> _ФРАГМЕНТ ТЕКСТА_
##########
Чинари продолжали поддерживать творческие и личные связи до конца 30-х — начала 40-х годов, когда был расстрелян Олейников (в 1937 году), а затем после начала войны погибли арестованные органами Хармс и Введенский, на фронте без вести пропал Липавский. От забвения своих друзей спас Яков Друскин, который в страшные дни ленинградской блокады вынес из разбомблённой квартиры Хармса чемоданчик с архивом последнего. В годы войны и сталинского террора Друскин прятал у себя наследие репрессированных друзей, позже, когда стало очевидно, что они никогда не вернутся, начал разбирать рукописи, постепенно знакомил с сочинениями чинарей ограниченный круг молодых филологов. В 60-е годы стали появляться отдельные публикации, интерпретирующие творчество Хармса и Введенского в чисто обэриутском плане (что тоже делалось по тактическим соображениям: легче было напечатать поэта, принадлежавшего к определённой официальной группировке).

Творчество чинарей-обэриутов вовсе не носило характера "игры в бессмыслицу”, "в заумь”, как это было принято считать ещё совсем недавно. Их волновали глубокие экзистенциальные вопросы: отношение к времени, к смерти, к возможности высказывания, к самому языку, его приспособленности для описания мира.

В наиболее развёрнутой форме эти проблемы получили отражение в работах Якова Семёновича Друскина, философа-экзистенциалиста, теолога, оставившего обширнейшее наследие, в котором литературные произведения, религиозно-философские эссе, трактаты, дневники. Большинство его трудов до сих пор не опубликовано.

В основе философии Друскина лежит взгляд на мир, на жизнь, на человека как на воплощённое противоречие: соединение, отождествление в принципе нетождественных начал. Это не гегелевская борьба противоположностей, находящая выход в синтезе — в снятии противоречия. "Снятия” не существует, мы каждый раз имеем дело с тождеством нетождественного. Поэтому при столкновении с реальностью наше сознание либо рационализирует её, "подгоняет” под логическое обоснование, либо же воспринимает как нечто абсурдное.
##########
> _ФРАГМЕНТЫ ЗАПИСЕЙ_
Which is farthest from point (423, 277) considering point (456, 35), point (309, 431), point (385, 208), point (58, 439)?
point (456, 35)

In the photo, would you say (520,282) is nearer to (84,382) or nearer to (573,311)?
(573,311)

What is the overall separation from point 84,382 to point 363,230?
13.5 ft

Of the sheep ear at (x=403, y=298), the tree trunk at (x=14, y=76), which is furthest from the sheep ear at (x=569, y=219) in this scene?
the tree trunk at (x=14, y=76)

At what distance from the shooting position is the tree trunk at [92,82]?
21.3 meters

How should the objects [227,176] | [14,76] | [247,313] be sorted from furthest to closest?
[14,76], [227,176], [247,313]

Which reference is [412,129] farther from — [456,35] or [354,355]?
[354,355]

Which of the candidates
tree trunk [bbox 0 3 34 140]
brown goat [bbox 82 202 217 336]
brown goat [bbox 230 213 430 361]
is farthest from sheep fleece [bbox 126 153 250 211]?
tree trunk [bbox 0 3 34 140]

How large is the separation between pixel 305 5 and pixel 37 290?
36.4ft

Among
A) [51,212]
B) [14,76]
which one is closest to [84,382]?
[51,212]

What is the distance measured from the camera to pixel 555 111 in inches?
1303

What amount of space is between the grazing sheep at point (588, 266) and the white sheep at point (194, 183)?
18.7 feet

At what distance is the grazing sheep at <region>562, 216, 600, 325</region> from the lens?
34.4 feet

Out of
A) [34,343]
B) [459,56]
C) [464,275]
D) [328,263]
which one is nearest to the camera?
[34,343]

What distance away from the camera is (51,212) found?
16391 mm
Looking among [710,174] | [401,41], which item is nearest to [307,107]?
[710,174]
##########
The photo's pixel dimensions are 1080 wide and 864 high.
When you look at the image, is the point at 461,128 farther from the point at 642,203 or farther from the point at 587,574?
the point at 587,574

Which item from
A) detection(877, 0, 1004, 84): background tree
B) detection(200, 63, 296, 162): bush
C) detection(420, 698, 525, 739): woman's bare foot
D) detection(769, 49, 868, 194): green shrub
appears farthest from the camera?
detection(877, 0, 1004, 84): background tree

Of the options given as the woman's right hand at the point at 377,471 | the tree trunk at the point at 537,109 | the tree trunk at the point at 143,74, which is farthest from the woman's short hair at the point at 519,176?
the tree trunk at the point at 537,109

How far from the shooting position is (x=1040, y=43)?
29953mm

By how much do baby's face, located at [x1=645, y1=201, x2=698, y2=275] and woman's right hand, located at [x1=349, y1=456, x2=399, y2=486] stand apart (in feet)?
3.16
##########
> _ЧТО СДЕЛАТЬ_
[1] В каком году был расстрелян Олейников, если верить фрагменту о чинарях?
[2] Продолжите текст о чинарях и философии Друскина с того места, где он обрывается.

> _ОЖИДАЕМЫЕ ОТВЕТЫ_
[1] В 1937 году.

[2]
Ограничены сами возможности человеческого языка, устроенного логически, приспособленного к обслуживанию потребностей детерминистического сознания. Но мир не детерминистичен, жизнь алогична. Поэтому приблизиться к их постижению можно, лишь отказавшись от привычного отношения к достоверному знанию. Короче говоря, располагая такими несовершенными орудиями, как язык, как наш склонный к примирению противоречий разум, начинать надо с сократовской оговорки: "Я знаю, что я ничего не знаю”. Друскин сформулировал это как принцип сомнения и воздержания от суждения (2).

Итак, когда мы не рационализируем мир, он предстаёт перед нами как загадка, как бессмыслица. И тогда, может статься, в глубине этой бессмыслицы мелькает подлинный смысл. Вот что означают на первый взгляд загадочные строки Введенского: "Горит бессмыслицы звезда // она одна без дна...” Вот почему чинари в своих произведениях всегда близки к абсурду, к семантическому сдвигу.

Введенского читать трудно, тем более трудно читать непредвзято. Но если не давать хода своему раздражению, если не пытаться обязательно понять каждую строку, просто отдаться течению текста, он захватывает. Что сразу бросается в глаза?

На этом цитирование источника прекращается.